Rows of spatial question data:
####
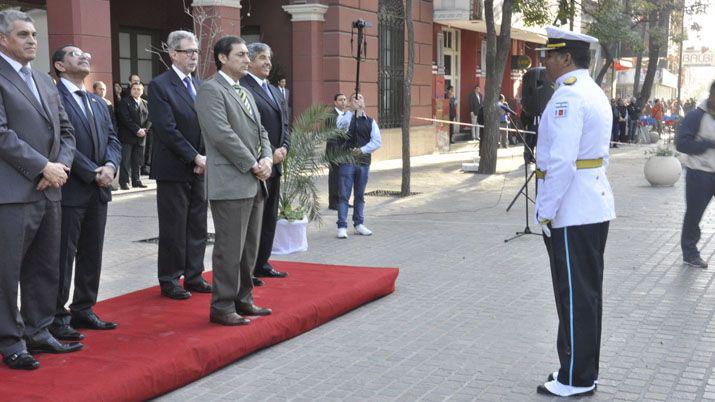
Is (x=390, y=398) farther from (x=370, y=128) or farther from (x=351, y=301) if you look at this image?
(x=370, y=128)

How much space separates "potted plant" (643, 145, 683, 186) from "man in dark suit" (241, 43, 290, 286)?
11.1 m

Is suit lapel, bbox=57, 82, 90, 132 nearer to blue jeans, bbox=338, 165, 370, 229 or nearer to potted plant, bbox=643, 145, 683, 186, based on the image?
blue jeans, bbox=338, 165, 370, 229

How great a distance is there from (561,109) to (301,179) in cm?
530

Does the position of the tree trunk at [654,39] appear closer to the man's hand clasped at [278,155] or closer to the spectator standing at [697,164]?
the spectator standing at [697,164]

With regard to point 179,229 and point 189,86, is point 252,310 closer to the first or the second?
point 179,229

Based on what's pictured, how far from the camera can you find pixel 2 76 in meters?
####
## TASK
Reproduce the material word for word, minus the images.

## RESULT
Is (x=390, y=398) farther from (x=370, y=128) or farther from (x=351, y=301) if you look at this image?
(x=370, y=128)

How much space separates "potted plant" (643, 145, 683, 186) from "man in dark suit" (241, 43, 290, 286)?
11.1 m

Is suit lapel, bbox=57, 82, 90, 132 nearer to blue jeans, bbox=338, 165, 370, 229 or nearer to potted plant, bbox=643, 145, 683, 186, based on the image?
blue jeans, bbox=338, 165, 370, 229

How great a distance is there from (561,109) to (301,179) in cm?
530

Does the position of the tree trunk at [654,39] appear closer to the man's hand clasped at [278,155] or closer to the spectator standing at [697,164]?
the spectator standing at [697,164]

With regard to point 179,229 and point 189,86, is point 252,310 closer to the first or the second?
point 179,229

Based on what's pictured, how far from the camera can you find pixel 2 76 in meters?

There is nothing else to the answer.